Q1What's the best fix for a query that writes the same GROUP BY aggregation twice — once in the main query and once in a HAVING subquery?
Eliminating Repeated Work and Optimizing Subqueries — Worked Examples
Practice rewriting queries so the same aggregation isn't computed twice, correlated subqueries collapse into a single GROUP BY, and a derived table is materialized once via a CTE — comparing the query plans before and after.
The data we use in this article — perf_sales and employee
In the previous article you looked at rewriting IN / EXISTS and correlated subqueries.
This article builds on that with rewrites that avoid computing the same aggregation twice (folding repeated aggregations into a single intermediate result) and materializing derived tables (building a subquery in a FROM clause once and holding it temporarily) — practiced through concrete worked examples.
Don't write the same aggregation twice — fold the duplication into one intermediate result
When you want to ask "is each region's sales total above the average total across all regions?", writing the total and the average as two separate subqueries scans perf_sales twice.
If you fold the same aggregation into one CTE and compute it once, then reuse the result, you only scan once.
The rewrite pattern is: spot the case where "the same GROUP BY aggregation appears both in the main query and in a subquery", lift that aggregation into a single CTE, and have the main query reference the CTE instead.
The result is identical, and the duplicate scan disappears from the plan.
-- Before: total and "average across regions" aggregated separately (perf_sales scanned twice)
SELECT region, SUM(amount) AS total
FROM perf_sales
GROUP BY region
HAVING SUM(amount) > (
SELECT AVG(t) FROM (
SELECT SUM(amount) AS t FROM perf_sales GROUP BY region
)
);
-- After: aggregate by region once in a CTE
WITH region_total AS (
SELECT region, SUM(amount) AS total
FROM perf_sales
GROUP BY region
)
SELECT region, total
FROM region_total
WHERE total > (SELECT AVG(total) FROM region_total)
ORDER BY region;
Collapse correlated subqueries into a one-shot aggregation
When a condition like "is each region's sales total above the maximum per-employee total within that region?" is computed as a correlated subquery per outer region row, the inner query is re-evaluated once for every region.

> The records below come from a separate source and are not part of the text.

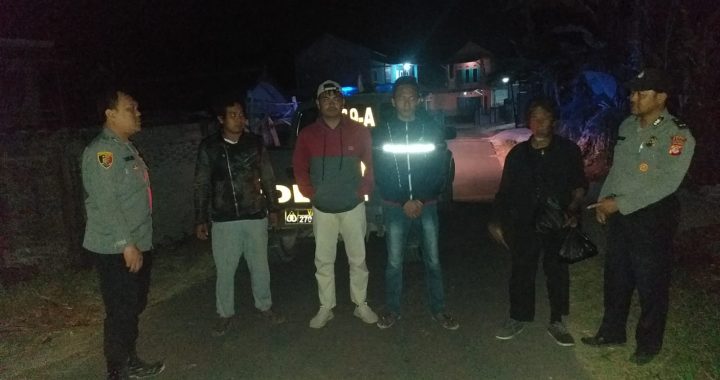 polsek leles polres Garut laksanakan kegiatan rutin patroli kryd malam di Ds. lembang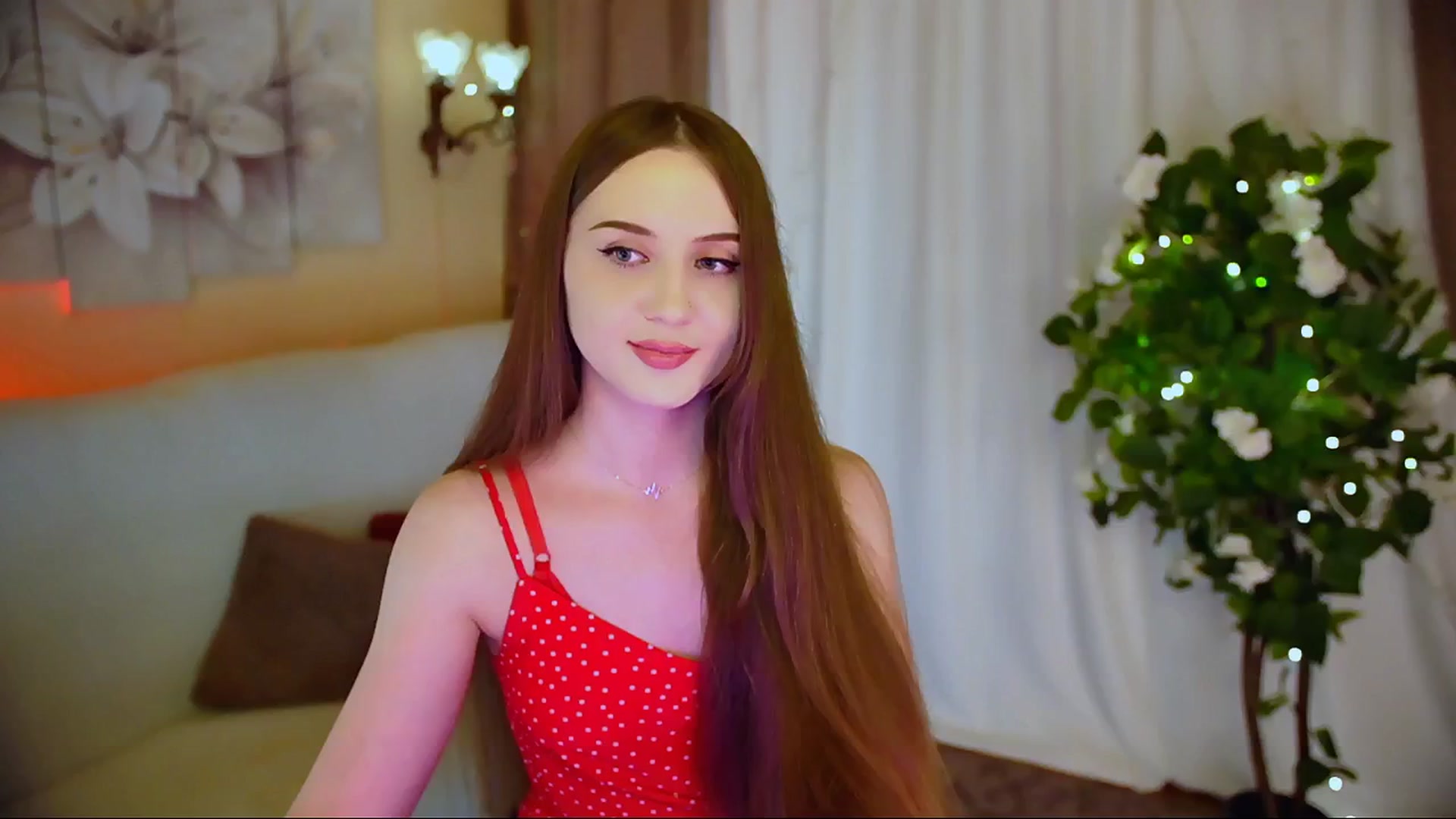 Gallery image thumbnail from Innocent_Soul's myfreecams stream on, 06/08/2024, 16:22 image 16 of 20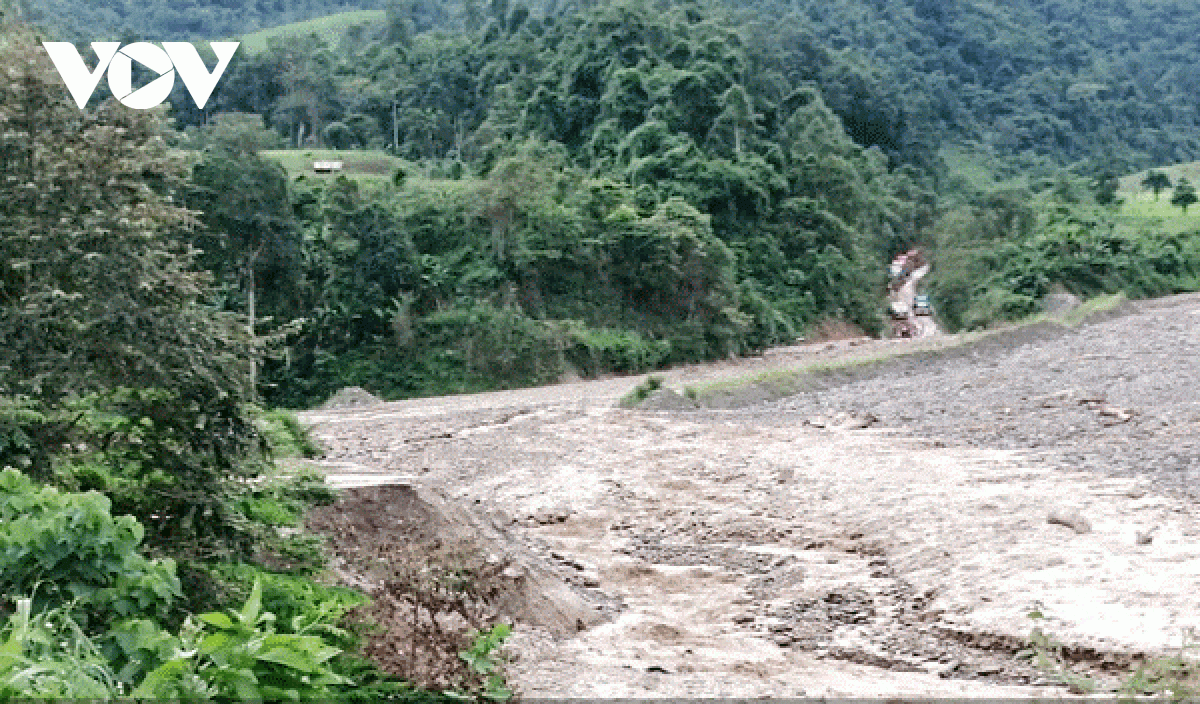 Cảnh báo sạt lở, ách tắc đường đi các tỉnh phía Bắc Lào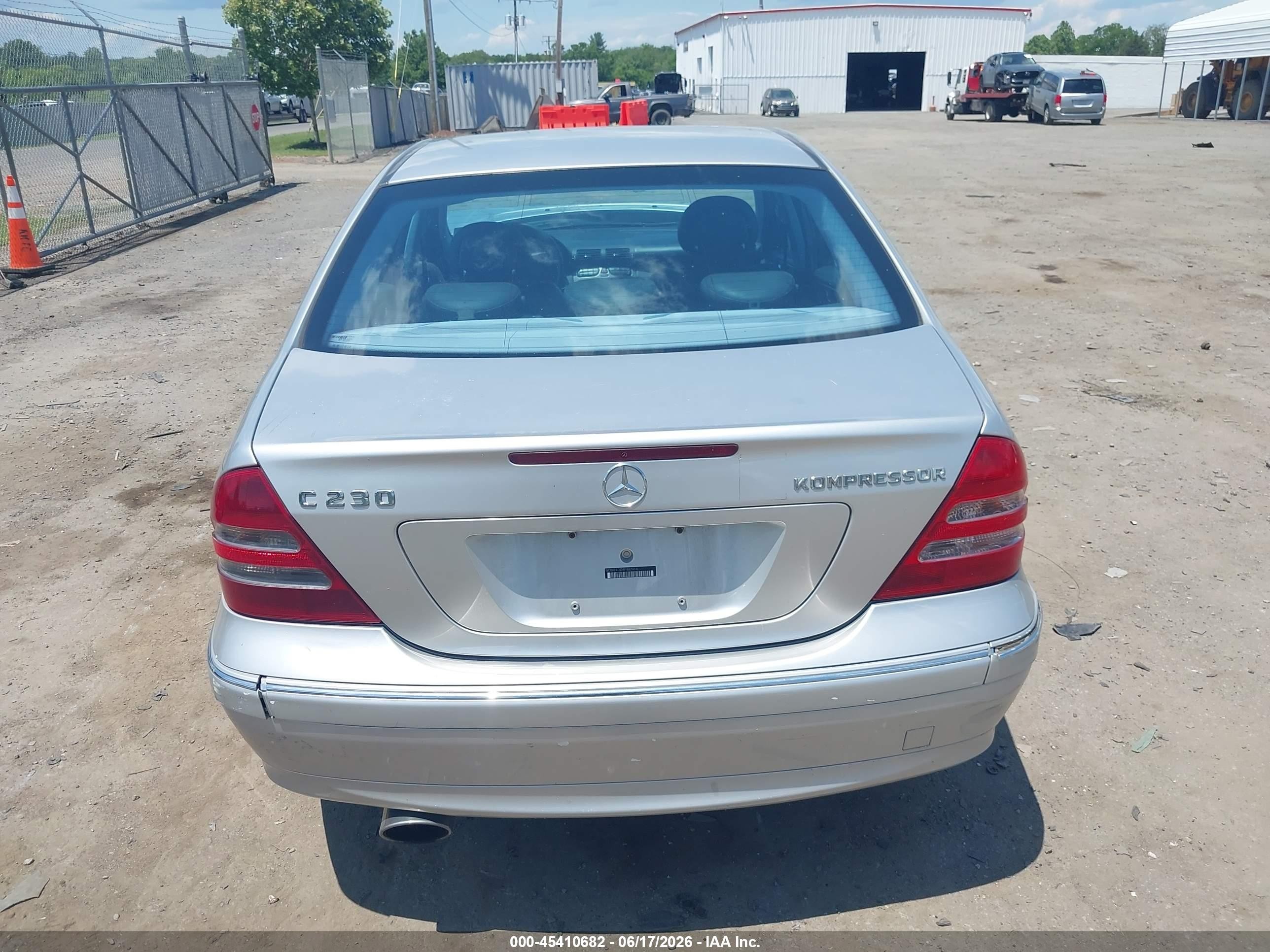 2004 Mercedes-benz C 230 Kompressor Sport/sport Silver vin: WDBRF40J34F487914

This can also be folded into a one-time aggregation keyed by region, then joined back.
The rewrite pattern is: take a (SELECT aggregate ... WHERE child.key = parent.key) called per outer row and turn it into "build a GROUP BY key aggregate table once, then join back to the parent".
The per-region re-evaluations are replaced with a single aggregation plus a join.

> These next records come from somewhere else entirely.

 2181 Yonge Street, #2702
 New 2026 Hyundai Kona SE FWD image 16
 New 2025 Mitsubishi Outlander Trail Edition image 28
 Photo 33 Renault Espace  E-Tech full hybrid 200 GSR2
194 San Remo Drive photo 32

-- Before: correlate per region to find the "per-employee max total"
SELECT region,
(SELECT MAX(s) FROM (
SELECT SUM(amount) AS s FROM perf_sales p2
WHERE p2.region = p1.region GROUP BY emp_id
)) AS max_emp_total
FROM perf_sales p1
GROUP BY region;
-- After: aggregate once by (region, emp_id), then take the MAX per region
WITH emp_region AS (
SELECT region, emp_id, SUM(amount) AS s
FROM perf_sales
GROUP BY region, emp_id
)
SELECT region, MAX(s) AS max_emp_total
FROM emp_region
GROUP BY region
ORDER BY region;
Materializing derived tables — build the FROM-clause subquery once
A derived table — a subquery written in a FROM clause — referenced in two places can sometimes be recomputed twice by the optimizer.

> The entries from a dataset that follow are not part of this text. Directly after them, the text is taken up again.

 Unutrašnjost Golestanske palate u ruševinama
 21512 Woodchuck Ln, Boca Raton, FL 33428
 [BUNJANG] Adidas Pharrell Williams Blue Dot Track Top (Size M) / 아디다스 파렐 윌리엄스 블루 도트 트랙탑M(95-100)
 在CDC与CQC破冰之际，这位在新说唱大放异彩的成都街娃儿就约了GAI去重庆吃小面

If you build it once and hold it temporarily (materialize it), the references don't rebuild it each time.
In SQLite, referencing a CTE multiple times makes EXPLAIN QUERY PLAN show a MATERIALIZE line — confirming the CTE is materialized exactly once.
In the final exercise of this article you'll take a heavy derived table that aggregates perf_sales by emp_id and is referenced twice, turn it into a CTE materialized once, and confirm that MATERIALIZE shows up in the plan and the scan happens only once.
-- Before: the same derived table referenced in two FROM clauses
SELECT a.emp_id, a.tot, b.avg_tot
FROM (SELECT emp_id, SUM(amount) AS tot FROM perf_sales GROUP BY emp_id) a
CROSS JOIN (
SELECT AVG(tot) AS avg_tot FROM (
SELECT emp_id, SUM(amount) AS tot FROM perf_sales GROUP BY emp_id
)
) b
ORDER BY a.emp_id;
-- After: derived table as a CTE referenced twice (materialized once)
WITH emp_total AS (
SELECT emp_id, SUM(amount) AS tot
FROM perf_sales
GROUP BY emp_id
)
SELECT e.emp_id, e.tot, (SELECT AVG(tot) FROM emp_total) AS avg_tot
FROM emp_total e
ORDER BY e.emp_id;
Knowledge Check
Answer each question one by one.
Q2Which rewrite collapses a correlation that calls (SELECT aggregate ... WHERE child.key = parent.key) for every outer group row?
Q3What does MATERIALIZE in EXPLAIN QUERY PLAN indicate?